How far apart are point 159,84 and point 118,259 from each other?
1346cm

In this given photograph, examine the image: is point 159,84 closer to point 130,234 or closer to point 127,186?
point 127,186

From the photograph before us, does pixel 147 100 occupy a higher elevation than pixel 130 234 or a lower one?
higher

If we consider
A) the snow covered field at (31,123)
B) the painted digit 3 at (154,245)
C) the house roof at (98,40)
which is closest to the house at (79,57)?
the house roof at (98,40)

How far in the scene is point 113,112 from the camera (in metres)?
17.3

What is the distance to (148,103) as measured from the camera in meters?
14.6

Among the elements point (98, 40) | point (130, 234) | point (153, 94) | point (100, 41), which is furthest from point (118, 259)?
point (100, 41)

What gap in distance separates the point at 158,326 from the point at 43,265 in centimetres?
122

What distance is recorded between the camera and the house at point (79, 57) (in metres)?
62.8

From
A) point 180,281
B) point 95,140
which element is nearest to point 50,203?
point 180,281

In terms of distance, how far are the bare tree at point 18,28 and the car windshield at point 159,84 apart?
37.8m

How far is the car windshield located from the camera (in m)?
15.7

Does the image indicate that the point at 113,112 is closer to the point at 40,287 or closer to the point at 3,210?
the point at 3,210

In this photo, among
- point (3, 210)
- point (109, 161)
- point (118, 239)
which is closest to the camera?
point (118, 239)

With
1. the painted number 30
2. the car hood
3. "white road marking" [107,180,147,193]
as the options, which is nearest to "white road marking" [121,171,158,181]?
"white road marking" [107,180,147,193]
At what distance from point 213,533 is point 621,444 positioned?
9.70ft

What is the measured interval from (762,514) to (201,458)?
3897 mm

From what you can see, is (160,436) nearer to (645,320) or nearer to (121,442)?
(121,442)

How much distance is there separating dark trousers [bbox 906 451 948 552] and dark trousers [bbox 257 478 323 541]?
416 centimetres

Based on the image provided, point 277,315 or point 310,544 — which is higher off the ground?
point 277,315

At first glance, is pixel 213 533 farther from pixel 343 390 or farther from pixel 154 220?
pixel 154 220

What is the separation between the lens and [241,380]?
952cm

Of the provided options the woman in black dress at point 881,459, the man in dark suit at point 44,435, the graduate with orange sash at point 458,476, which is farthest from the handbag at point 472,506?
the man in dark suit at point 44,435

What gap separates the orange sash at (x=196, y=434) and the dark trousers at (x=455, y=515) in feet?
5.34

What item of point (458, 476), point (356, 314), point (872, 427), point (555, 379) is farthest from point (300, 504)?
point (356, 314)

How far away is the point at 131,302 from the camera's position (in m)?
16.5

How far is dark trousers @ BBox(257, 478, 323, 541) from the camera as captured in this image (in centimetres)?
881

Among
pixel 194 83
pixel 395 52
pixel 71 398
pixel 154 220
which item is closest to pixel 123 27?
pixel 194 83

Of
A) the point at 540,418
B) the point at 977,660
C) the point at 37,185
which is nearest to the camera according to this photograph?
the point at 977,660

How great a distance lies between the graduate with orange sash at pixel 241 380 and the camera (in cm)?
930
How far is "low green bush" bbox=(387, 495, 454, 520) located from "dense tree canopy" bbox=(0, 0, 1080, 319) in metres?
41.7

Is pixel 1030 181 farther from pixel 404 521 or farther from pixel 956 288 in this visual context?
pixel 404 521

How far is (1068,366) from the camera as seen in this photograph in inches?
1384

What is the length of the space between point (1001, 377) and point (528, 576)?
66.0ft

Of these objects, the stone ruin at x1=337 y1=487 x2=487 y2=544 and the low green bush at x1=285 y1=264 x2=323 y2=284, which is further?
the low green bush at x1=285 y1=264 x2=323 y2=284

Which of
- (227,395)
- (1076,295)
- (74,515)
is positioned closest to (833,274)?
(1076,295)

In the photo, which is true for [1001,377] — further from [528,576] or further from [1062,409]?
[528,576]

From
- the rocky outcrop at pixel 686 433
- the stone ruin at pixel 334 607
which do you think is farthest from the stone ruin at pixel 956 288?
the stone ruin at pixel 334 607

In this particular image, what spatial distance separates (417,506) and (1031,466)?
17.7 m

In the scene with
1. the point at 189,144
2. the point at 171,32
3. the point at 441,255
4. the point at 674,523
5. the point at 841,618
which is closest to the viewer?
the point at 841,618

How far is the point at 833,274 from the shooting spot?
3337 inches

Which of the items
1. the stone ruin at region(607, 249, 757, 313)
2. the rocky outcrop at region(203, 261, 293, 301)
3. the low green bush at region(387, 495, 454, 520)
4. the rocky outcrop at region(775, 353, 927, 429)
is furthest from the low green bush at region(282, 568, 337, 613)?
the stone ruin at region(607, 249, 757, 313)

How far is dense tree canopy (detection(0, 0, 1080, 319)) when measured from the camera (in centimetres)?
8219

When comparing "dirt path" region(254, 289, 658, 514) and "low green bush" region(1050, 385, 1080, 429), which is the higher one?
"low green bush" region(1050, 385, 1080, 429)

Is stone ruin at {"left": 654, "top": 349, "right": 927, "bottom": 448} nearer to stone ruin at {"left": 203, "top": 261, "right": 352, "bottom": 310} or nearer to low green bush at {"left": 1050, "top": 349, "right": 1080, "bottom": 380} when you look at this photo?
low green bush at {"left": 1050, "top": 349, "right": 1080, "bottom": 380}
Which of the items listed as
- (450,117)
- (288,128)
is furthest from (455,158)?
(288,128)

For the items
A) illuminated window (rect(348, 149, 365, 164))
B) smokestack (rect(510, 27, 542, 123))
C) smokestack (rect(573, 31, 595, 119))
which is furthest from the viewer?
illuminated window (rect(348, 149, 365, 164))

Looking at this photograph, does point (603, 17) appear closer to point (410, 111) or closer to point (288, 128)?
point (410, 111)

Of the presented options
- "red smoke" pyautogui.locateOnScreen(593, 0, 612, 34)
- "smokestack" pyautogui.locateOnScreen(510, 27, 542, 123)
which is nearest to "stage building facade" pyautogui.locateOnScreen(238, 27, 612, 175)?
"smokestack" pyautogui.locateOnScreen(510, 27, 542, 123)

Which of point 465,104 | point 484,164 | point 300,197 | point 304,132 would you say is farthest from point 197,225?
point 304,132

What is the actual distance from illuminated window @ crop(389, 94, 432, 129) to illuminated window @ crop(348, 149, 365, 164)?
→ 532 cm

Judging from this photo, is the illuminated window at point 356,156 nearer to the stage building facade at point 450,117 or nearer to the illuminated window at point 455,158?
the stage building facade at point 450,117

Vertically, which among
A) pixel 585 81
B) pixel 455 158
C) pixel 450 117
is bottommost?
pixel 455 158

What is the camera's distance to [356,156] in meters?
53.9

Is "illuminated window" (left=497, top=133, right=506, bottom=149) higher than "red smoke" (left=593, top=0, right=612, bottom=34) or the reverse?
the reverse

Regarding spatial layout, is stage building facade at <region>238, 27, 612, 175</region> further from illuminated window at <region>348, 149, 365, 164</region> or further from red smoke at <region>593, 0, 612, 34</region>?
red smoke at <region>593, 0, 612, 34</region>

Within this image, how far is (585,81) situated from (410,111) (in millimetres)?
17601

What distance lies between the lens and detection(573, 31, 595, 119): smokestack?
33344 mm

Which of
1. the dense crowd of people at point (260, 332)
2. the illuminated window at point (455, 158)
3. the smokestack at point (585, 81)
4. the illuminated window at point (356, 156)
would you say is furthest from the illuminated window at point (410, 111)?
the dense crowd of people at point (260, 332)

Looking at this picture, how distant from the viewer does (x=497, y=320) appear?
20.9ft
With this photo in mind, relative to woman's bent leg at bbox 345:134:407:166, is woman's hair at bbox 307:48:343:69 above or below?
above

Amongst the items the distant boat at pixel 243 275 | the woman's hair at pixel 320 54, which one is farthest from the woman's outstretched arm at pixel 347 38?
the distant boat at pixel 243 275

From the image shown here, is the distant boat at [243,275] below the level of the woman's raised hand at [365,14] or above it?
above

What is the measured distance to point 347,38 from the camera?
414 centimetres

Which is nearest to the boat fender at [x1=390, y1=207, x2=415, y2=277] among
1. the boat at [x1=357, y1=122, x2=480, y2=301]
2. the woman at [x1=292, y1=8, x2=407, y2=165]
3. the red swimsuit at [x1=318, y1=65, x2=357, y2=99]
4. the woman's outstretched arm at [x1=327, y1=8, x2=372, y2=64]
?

#### [Task instructions]
Rewrite the records from the line with "From the image" through the end of the records, putting "boat bumper" in place of "boat fender" and leaving all else unchanged.

#### [Written response]
From the image shown here, is the distant boat at [243,275] below the level of the woman's raised hand at [365,14] or above it?
above

What is the measured distance to point 347,38 from the camera?
414 centimetres

Which is nearest to the boat bumper at [x1=390, y1=207, x2=415, y2=277] among
1. the boat at [x1=357, y1=122, x2=480, y2=301]
2. the woman at [x1=292, y1=8, x2=407, y2=165]
3. the red swimsuit at [x1=318, y1=65, x2=357, y2=99]
4. the woman's outstretched arm at [x1=327, y1=8, x2=372, y2=64]
?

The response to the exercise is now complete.